▸ **RECORDS FOR THIS TASK**:
● ● ●

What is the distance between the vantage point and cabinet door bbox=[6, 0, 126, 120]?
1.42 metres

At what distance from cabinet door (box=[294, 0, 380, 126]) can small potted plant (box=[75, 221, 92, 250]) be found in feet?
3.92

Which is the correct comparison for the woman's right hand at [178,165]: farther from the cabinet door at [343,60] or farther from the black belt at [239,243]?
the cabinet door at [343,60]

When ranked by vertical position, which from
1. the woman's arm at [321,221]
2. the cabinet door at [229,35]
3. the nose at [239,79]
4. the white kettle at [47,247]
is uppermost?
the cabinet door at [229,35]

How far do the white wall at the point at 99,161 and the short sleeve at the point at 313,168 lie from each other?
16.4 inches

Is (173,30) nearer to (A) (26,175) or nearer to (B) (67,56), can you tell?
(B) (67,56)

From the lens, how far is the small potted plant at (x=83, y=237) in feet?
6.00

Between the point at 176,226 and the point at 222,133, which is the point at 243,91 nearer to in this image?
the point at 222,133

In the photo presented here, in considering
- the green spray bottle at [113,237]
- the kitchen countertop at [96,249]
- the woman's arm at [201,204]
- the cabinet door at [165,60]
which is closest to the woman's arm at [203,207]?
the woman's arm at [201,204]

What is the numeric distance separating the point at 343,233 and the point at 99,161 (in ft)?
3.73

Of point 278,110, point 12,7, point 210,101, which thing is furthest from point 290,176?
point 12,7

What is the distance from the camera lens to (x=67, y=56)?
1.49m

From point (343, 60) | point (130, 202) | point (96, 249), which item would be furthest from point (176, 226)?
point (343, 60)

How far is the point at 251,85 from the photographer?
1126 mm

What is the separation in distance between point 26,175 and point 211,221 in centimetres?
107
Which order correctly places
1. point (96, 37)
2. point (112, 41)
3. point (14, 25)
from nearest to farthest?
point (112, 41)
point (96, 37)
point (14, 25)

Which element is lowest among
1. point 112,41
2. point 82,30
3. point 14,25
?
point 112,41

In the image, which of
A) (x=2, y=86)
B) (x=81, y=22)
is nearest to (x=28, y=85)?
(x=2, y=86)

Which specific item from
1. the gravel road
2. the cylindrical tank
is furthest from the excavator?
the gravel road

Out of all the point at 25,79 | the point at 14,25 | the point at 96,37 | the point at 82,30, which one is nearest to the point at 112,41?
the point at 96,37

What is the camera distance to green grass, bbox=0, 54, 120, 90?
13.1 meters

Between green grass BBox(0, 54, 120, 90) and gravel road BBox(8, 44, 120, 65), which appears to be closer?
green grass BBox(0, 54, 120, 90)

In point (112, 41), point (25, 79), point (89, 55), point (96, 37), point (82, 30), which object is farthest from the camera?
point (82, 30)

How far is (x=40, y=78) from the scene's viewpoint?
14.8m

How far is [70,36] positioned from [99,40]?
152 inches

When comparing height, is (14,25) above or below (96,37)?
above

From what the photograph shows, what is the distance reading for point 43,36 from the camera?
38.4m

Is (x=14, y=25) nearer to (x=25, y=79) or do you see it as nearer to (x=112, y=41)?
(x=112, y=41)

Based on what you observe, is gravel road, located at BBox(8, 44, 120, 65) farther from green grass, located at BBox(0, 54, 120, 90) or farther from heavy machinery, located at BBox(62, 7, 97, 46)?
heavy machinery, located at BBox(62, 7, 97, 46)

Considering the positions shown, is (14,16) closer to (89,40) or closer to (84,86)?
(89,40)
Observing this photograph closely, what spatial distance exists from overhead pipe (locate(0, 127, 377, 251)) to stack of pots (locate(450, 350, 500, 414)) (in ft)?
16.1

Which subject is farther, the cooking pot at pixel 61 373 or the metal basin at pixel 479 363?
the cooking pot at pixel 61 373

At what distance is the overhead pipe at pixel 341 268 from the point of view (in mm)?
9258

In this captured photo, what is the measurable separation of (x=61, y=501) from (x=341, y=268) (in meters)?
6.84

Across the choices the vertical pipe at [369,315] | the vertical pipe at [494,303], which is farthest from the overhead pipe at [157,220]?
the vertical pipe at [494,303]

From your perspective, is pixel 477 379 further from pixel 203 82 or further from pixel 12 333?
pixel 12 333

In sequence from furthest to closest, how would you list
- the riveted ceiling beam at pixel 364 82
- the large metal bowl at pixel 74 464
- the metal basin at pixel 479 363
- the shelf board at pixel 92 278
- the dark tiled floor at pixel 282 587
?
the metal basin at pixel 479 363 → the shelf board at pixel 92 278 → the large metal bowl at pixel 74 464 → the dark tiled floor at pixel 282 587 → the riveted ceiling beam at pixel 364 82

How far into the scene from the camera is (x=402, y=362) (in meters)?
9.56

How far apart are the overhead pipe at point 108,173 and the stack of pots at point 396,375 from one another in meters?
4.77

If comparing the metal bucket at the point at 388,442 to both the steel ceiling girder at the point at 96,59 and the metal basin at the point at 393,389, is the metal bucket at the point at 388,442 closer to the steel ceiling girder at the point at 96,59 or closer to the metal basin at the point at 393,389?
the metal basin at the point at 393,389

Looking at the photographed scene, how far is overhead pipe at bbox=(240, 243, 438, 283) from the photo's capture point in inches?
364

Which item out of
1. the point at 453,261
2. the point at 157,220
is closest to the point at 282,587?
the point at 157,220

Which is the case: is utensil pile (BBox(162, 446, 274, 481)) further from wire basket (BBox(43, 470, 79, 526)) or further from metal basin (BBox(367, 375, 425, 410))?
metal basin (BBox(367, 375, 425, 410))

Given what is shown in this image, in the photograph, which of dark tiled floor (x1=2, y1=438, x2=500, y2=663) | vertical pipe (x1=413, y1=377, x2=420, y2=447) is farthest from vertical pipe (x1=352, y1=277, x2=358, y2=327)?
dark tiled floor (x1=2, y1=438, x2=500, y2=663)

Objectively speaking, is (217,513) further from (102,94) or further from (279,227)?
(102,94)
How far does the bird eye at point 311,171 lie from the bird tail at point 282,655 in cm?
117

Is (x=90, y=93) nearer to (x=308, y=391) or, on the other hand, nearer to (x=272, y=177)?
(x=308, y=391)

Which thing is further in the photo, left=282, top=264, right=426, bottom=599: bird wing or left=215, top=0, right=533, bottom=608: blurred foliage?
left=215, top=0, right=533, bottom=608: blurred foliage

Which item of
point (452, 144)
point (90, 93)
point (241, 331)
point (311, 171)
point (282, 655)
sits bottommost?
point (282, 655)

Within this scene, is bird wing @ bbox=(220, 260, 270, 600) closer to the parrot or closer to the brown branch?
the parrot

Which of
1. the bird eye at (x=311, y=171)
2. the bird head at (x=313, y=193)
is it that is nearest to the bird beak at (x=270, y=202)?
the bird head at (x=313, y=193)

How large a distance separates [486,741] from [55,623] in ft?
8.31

● ● ●

▸ **INSTRUCTIONS TO FOLLOW**:
Repeat the data above exactly.

▸ **THE SOLUTION**:
What is the distance between the vantage point and cabinet door bbox=[6, 0, 126, 120]?
1.42 metres

At what distance from cabinet door (box=[294, 0, 380, 126]) can small potted plant (box=[75, 221, 92, 250]) be found in feet?
3.92

Which is the correct comparison for the woman's right hand at [178,165]: farther from the cabinet door at [343,60] or farther from the black belt at [239,243]?
the cabinet door at [343,60]

When ranked by vertical position, which from
1. the woman's arm at [321,221]
2. the cabinet door at [229,35]
3. the nose at [239,79]
4. the white kettle at [47,247]
is uppermost?
the cabinet door at [229,35]

How far do the white wall at the point at 99,161 and the short sleeve at the point at 313,168 lie from each other?
16.4 inches

Is (173,30) nearer to (A) (26,175) or nearer to (B) (67,56), can you tell?
(B) (67,56)

From the lens, how far is the small potted plant at (x=83, y=237) in feet?
6.00

Between the point at 176,226 and the point at 222,133, which is the point at 243,91 nearer to in this image?
the point at 222,133

In the photo presented here, in considering
- the green spray bottle at [113,237]
- the kitchen countertop at [96,249]
- the woman's arm at [201,204]
- the cabinet door at [165,60]
which is closest to the woman's arm at [203,207]?
the woman's arm at [201,204]

What is the numeric distance separating the point at 343,233 and the point at 99,161 (in ft)?
3.73

Of point 278,110, point 12,7, point 210,101, which thing is furthest from point 290,176?
point 12,7

What is the distance from the camera lens to (x=67, y=56)?
1.49m

From point (343, 60) | point (130, 202) | point (96, 249), which item would be furthest from point (176, 226)?
point (343, 60)

How far is the point at 251,85 from the photographer?
1126 mm

What is the separation in distance between point 26,175 and point 211,221 in centimetres?
107
Which order correctly places
1. point (96, 37)
2. point (112, 41)
3. point (14, 25)
from nearest to farthest?
point (112, 41)
point (96, 37)
point (14, 25)

Which element is lowest among
1. point 112,41
2. point 82,30
3. point 14,25
?
point 112,41

In the image, which of
A) (x=2, y=86)
B) (x=81, y=22)
is nearest to (x=28, y=85)?
(x=2, y=86)

Which specific item from
1. the gravel road
2. the cylindrical tank
is furthest from the excavator?
the gravel road

Out of all the point at 25,79 | the point at 14,25 | the point at 96,37 | the point at 82,30, which one is nearest to the point at 112,41?
the point at 96,37

What is the camera distance to green grass, bbox=0, 54, 120, 90?
13.1 meters

Between green grass BBox(0, 54, 120, 90) and gravel road BBox(8, 44, 120, 65), which appears to be closer?
green grass BBox(0, 54, 120, 90)

In point (112, 41), point (25, 79), point (89, 55), point (96, 37), point (82, 30), which object is farthest from the camera?
point (82, 30)

How far is (x=40, y=78) from the scene's viewpoint?
14.8m

How far is [70,36] positioned from [99,40]?
152 inches

When comparing height, is (14,25) above or below (96,37)?
above

From what the photograph shows, what is the distance reading for point 43,36 from the camera?
38.4m

Is (x=14, y=25) nearer to (x=25, y=79) or do you see it as nearer to (x=112, y=41)?
(x=112, y=41)

Based on what you observe, is gravel road, located at BBox(8, 44, 120, 65) farther from green grass, located at BBox(0, 54, 120, 90) or farther from heavy machinery, located at BBox(62, 7, 97, 46)?
heavy machinery, located at BBox(62, 7, 97, 46)

Considering the positions shown, is (14,16) closer to (89,40) or closer to (84,86)?
(89,40)
Observing this photograph closely, what spatial distance exists from overhead pipe (locate(0, 127, 377, 251)) to stack of pots (locate(450, 350, 500, 414)) (in ft)?
16.1

Which subject is farther, the cooking pot at pixel 61 373 or the metal basin at pixel 479 363?
the cooking pot at pixel 61 373

At what distance is the overhead pipe at pixel 341 268 from the point of view (in mm)?
9258

In this captured photo, what is the measurable separation of (x=61, y=501) from (x=341, y=268) (in meters)?
6.84

Across the choices the vertical pipe at [369,315] | the vertical pipe at [494,303], which is farthest from the overhead pipe at [157,220]?
the vertical pipe at [494,303]

From your perspective, is pixel 477 379 further from pixel 203 82 or further from pixel 12 333?
pixel 12 333

In sequence from furthest to closest, how would you list
- the riveted ceiling beam at pixel 364 82
- the large metal bowl at pixel 74 464
- the metal basin at pixel 479 363
- the shelf board at pixel 92 278
- the dark tiled floor at pixel 282 587
?
the metal basin at pixel 479 363 → the shelf board at pixel 92 278 → the large metal bowl at pixel 74 464 → the dark tiled floor at pixel 282 587 → the riveted ceiling beam at pixel 364 82

How far into the scene from the camera is (x=402, y=362) (in meters)?
9.56

How far apart are the overhead pipe at point 108,173 and the stack of pots at point 396,375 from one another in meters?
4.77

If comparing the metal bucket at the point at 388,442 to both the steel ceiling girder at the point at 96,59 and the metal basin at the point at 393,389, is the metal bucket at the point at 388,442 closer to the steel ceiling girder at the point at 96,59 or closer to the metal basin at the point at 393,389?
the metal basin at the point at 393,389

Looking at the photographed scene, how far is overhead pipe at bbox=(240, 243, 438, 283) from the photo's capture point in inches?
364

Which item out of
1. the point at 453,261
2. the point at 157,220
is closest to the point at 282,587?
the point at 157,220

Which is the case: is utensil pile (BBox(162, 446, 274, 481)) further from wire basket (BBox(43, 470, 79, 526)) or further from metal basin (BBox(367, 375, 425, 410))?
metal basin (BBox(367, 375, 425, 410))

Given what is shown in this image, in the photograph, which of dark tiled floor (x1=2, y1=438, x2=500, y2=663) | vertical pipe (x1=413, y1=377, x2=420, y2=447) is farthest from vertical pipe (x1=352, y1=277, x2=358, y2=327)?
dark tiled floor (x1=2, y1=438, x2=500, y2=663)

Objectively speaking, is (217,513) further from (102,94) or further from (279,227)?
(102,94)
How far does the bird eye at point 311,171 lie from the bird tail at point 282,655 in cm?
117

Is (x=90, y=93) nearer to (x=308, y=391) or, on the other hand, nearer to (x=272, y=177)?
(x=308, y=391)

Which thing is further in the photo, left=282, top=264, right=426, bottom=599: bird wing or left=215, top=0, right=533, bottom=608: blurred foliage?
left=215, top=0, right=533, bottom=608: blurred foliage

Which item of
point (452, 144)
point (90, 93)
point (241, 331)
point (311, 171)
point (282, 655)
sits bottommost?
point (282, 655)

Within this scene, is bird wing @ bbox=(220, 260, 270, 600) closer to the parrot or closer to the brown branch?
the parrot

Which of
1. the bird eye at (x=311, y=171)
2. the bird head at (x=313, y=193)
is it that is nearest to the bird beak at (x=270, y=202)?
the bird head at (x=313, y=193)

How large a distance separates [486,741] from [55,623] in ft?
8.31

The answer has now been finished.